To-do list:
**A.** Answer these from the notes on Elasticsearch indexing:
(i) Which models does the reindexing method look for?
(ii) What is the default batch size when retrieving model instances?
(iii) How often is cron suggested as a good starting point for running the rake task?
**B.** Write the next part of the notes on Elasticsearch indexing, picking up after their final sentence.

======== Passage given ========

Elasticsearch indexing happens out-of-process, meaning you must keep the index
up to date by periodically running ReindexRun.index_changed_model_instances
.
This method looks for models (currently Entity and Notice (and its subclasses))
with an updated_at
value greater than the last time we reindexed. It will
then retreive these model instances in batches (controlled by the value of
ENV['BATCH_SIZE'], with a default of 100) and send each of them to
elasticsearch.
The easiest way to reindex is to run the rake task
chillingeffects::index_changed_model_instances
via cron. Every five minutes
would probably be a good starting point.
Please see the ReindexRun part of the admin for information about indexing
activity. We count how many entities and notices we index each run, and keep
timing information that you can parse by comparing the updated_at
and
created_at
timestamps.

======== Data supplied ========

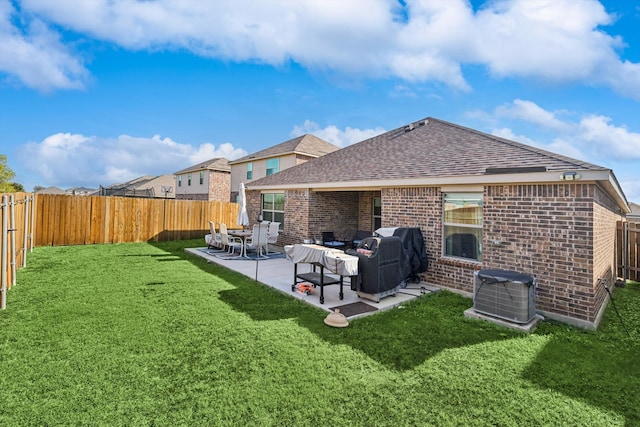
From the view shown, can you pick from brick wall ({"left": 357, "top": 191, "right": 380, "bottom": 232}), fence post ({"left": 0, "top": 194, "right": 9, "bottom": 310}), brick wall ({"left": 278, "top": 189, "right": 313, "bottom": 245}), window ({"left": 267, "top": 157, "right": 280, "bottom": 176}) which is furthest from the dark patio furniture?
window ({"left": 267, "top": 157, "right": 280, "bottom": 176})

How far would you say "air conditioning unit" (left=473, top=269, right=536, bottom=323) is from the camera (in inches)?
201

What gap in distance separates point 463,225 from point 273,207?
9018 mm

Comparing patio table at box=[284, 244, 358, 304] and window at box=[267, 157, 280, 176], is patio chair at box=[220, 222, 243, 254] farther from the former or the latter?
window at box=[267, 157, 280, 176]

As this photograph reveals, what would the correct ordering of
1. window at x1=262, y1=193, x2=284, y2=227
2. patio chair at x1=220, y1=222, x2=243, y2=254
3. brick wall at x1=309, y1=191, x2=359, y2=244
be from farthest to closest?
window at x1=262, y1=193, x2=284, y2=227, brick wall at x1=309, y1=191, x2=359, y2=244, patio chair at x1=220, y1=222, x2=243, y2=254

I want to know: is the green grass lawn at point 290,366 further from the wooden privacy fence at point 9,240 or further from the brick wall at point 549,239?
the brick wall at point 549,239

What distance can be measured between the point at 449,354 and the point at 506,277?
201 cm

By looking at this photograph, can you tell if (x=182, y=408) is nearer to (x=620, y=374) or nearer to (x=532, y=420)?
(x=532, y=420)

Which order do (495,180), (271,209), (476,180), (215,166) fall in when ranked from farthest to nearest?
(215,166)
(271,209)
(476,180)
(495,180)

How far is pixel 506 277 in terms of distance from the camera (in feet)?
17.2

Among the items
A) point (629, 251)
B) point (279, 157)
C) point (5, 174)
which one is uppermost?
point (279, 157)

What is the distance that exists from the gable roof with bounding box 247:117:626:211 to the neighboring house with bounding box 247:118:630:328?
0.03 metres

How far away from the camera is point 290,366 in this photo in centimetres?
372

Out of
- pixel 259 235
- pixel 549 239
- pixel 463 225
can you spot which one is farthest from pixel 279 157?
pixel 549 239

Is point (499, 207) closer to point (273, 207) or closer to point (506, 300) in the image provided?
point (506, 300)
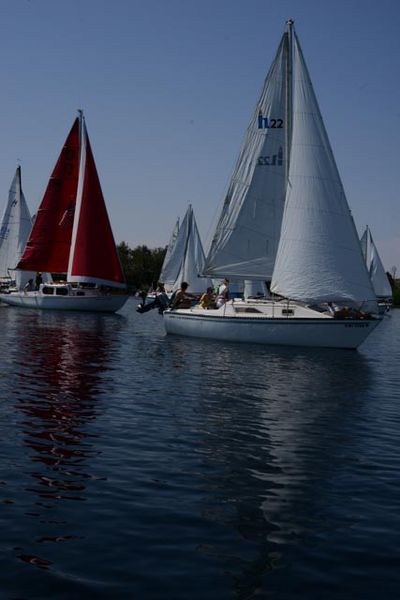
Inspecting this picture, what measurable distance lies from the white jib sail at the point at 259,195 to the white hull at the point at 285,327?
2.18 metres

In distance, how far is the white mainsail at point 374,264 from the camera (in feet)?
274

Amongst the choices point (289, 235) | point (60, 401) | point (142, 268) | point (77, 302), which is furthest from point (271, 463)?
point (142, 268)

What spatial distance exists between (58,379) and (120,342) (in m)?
12.1

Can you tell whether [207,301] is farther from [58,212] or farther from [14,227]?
[14,227]

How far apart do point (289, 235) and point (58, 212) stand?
28086mm

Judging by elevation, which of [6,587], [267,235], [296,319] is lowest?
[6,587]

========

Answers to the tasks:
**A.**
(i) Entity and Notice (and its subclasses)
(ii) 100
(iii) Every five minutes

**B.**
You should ensure that no more than one of the incremental indexers tasks is
running at once via a lockrun
-like cron harness.
You can either remove all ReindexRun rows, or - preferably - use the
chillingeffects::recreate_elasticsearch_index
rake task after disabling the
cron job you set up to run the incremental indexing. This also uses
ENV['BATCH_SIZE'] to set how many items will be indexed per loop, ensuring we
don't use too much RAM at once.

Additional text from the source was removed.